→ Assignment
Without the pictures, copy all the entries below exactly.

→ Provided data
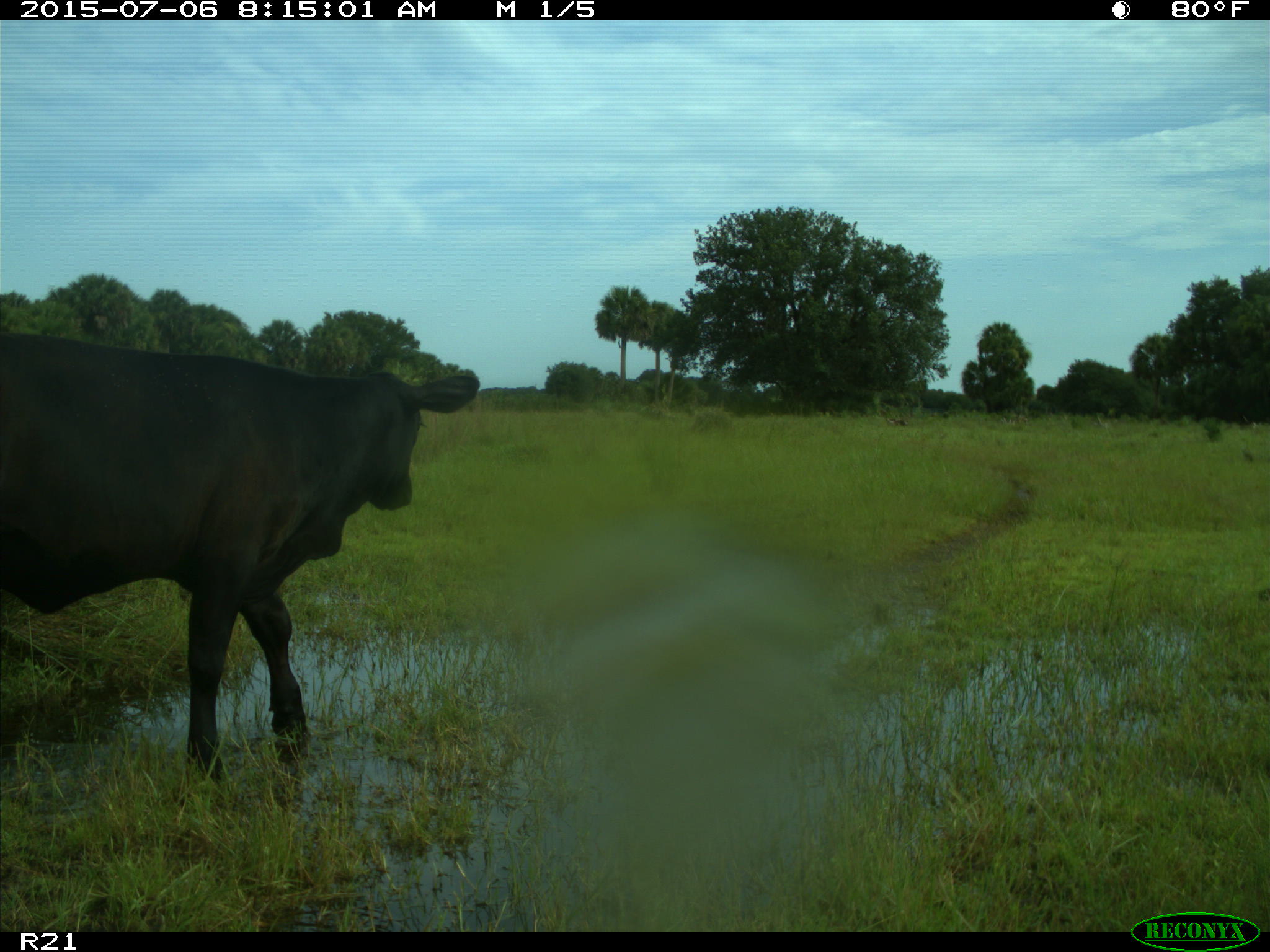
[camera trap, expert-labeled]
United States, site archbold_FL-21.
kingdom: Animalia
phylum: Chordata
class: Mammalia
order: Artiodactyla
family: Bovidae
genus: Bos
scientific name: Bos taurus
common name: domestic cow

→ Solution to this problem
[camera trap, expert-labeled]
United States, site archbold_FL-21.
kingdom: Animalia
phylum: Chordata
class: Mammalia
order: Artiodactyla
family: Bovidae
genus: Bos
scientific name: Bos taurus
common name: domestic cow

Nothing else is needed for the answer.